- [Task item]: Print exactly the line with "this 1270×952 image." and every line after it, through the final line of the material below.

++++ Source material

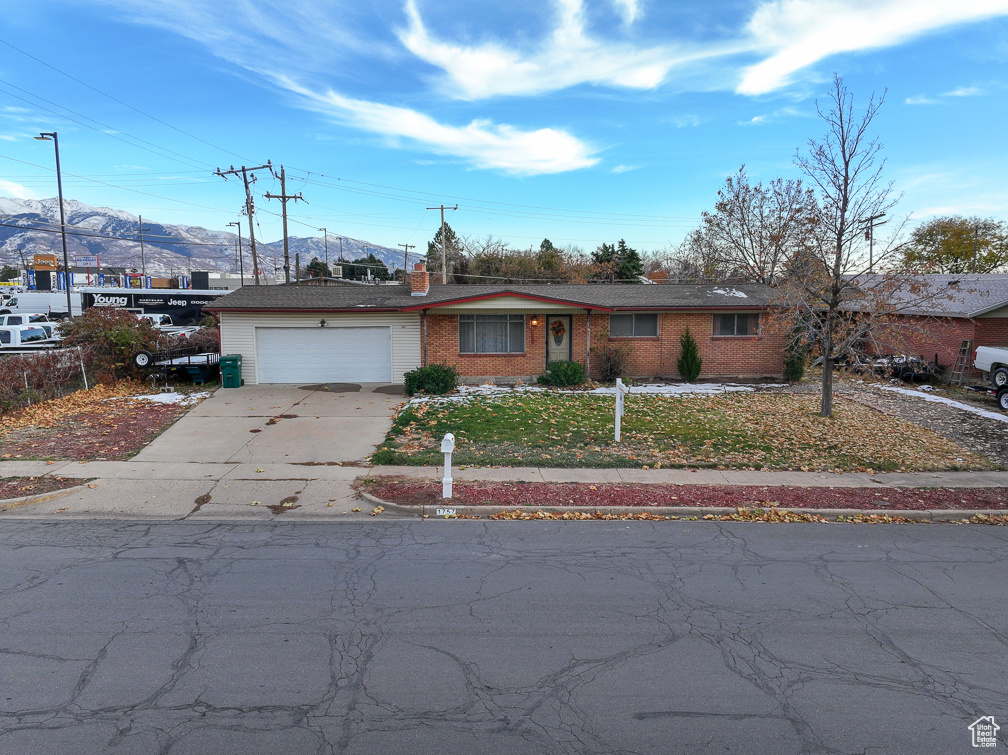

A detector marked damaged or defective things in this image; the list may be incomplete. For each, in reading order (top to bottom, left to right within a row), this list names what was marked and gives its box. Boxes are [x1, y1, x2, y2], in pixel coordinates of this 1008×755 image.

cracked asphalt road [0, 520, 1004, 755]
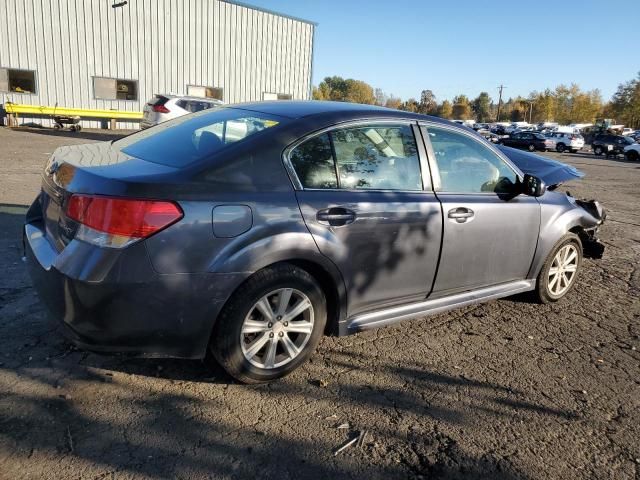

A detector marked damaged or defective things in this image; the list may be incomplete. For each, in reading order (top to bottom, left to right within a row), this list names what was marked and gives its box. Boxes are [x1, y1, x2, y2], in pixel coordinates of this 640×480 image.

damaged front end [576, 198, 604, 260]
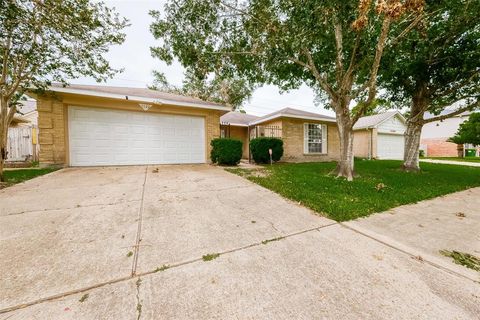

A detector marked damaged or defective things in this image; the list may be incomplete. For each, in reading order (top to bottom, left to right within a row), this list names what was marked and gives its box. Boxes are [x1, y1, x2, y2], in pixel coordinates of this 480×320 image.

driveway crack [130, 166, 147, 276]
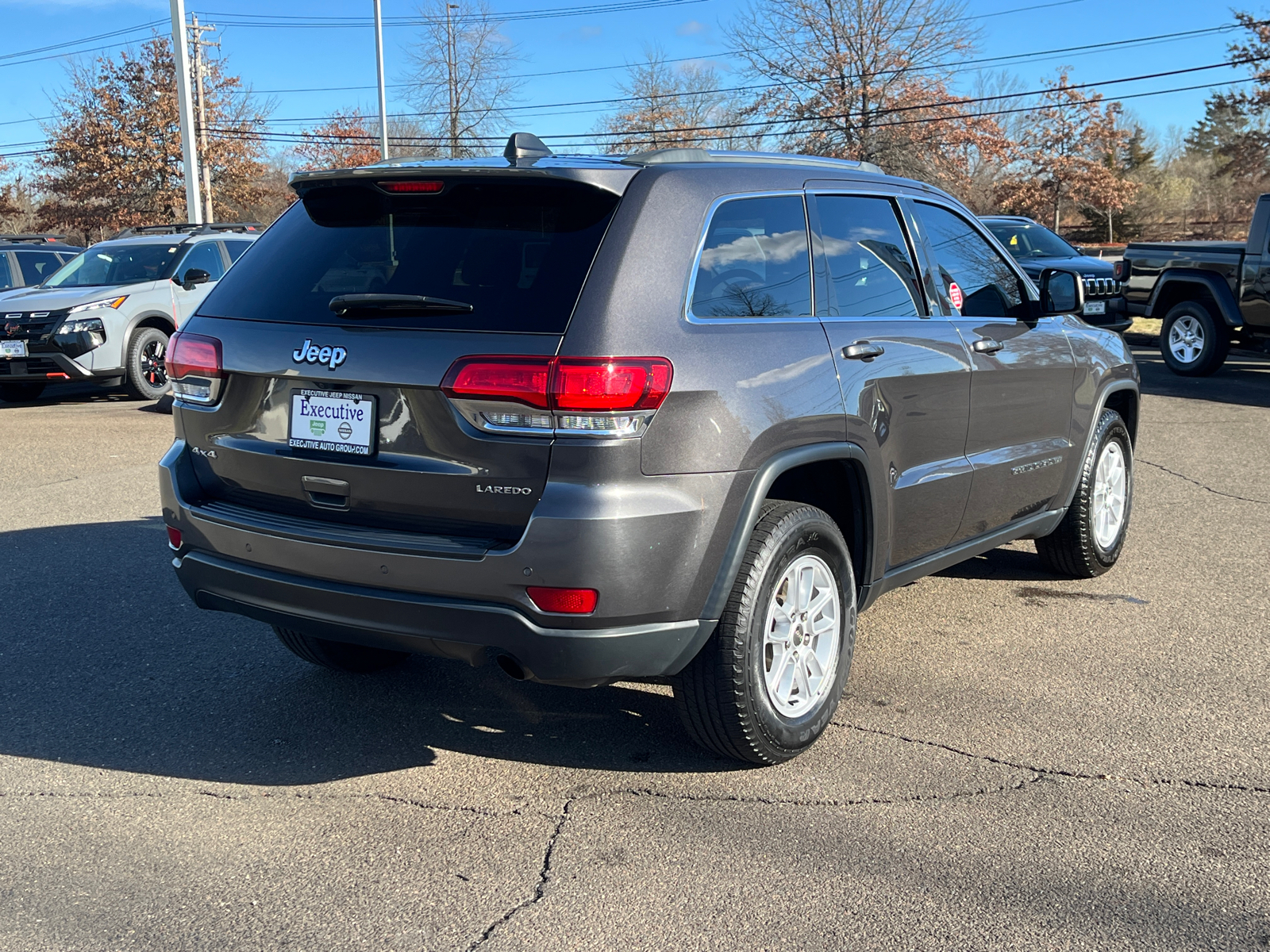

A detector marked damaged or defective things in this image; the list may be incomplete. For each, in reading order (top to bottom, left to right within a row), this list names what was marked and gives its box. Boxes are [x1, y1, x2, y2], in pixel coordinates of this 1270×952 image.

pavement crack [1137, 460, 1264, 505]
pavement crack [832, 720, 1270, 797]
pavement crack [460, 797, 575, 952]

++++++++

- [Result for this task]:
A detector marked damaged or defective things in this image; the list may be incomplete. For each, in reading order (top to bottom, left to right within a row), this list names what was marked and gives its box. Boxes are [x1, y1, x2, y2], in pixel coordinates of this 1270×952 image.

pavement crack [1137, 460, 1264, 505]
pavement crack [832, 720, 1270, 797]
pavement crack [460, 797, 575, 952]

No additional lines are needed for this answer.